* Exercise aim *
Exactly the lines from the one with "kingdom: Animalia" to the end of the data below should be set down, and no others.

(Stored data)
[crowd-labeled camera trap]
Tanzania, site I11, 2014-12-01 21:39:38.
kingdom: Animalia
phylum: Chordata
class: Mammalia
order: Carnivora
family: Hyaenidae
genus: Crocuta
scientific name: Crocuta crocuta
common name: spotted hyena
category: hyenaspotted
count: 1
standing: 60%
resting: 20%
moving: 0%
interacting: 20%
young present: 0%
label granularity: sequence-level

* Answer box *
kingdom: Animalia
phylum: Chordata
class: Mammalia
order: Carnivora
family: Hyaenidae
genus: Crocuta
scientific name: Crocuta crocuta
common name: spotted hyena
category: hyenaspotted
count: 1
standing: 60%
resting: 20%
moving: 0%
interacting: 20%
young present: 0%
label granularity: sequence-level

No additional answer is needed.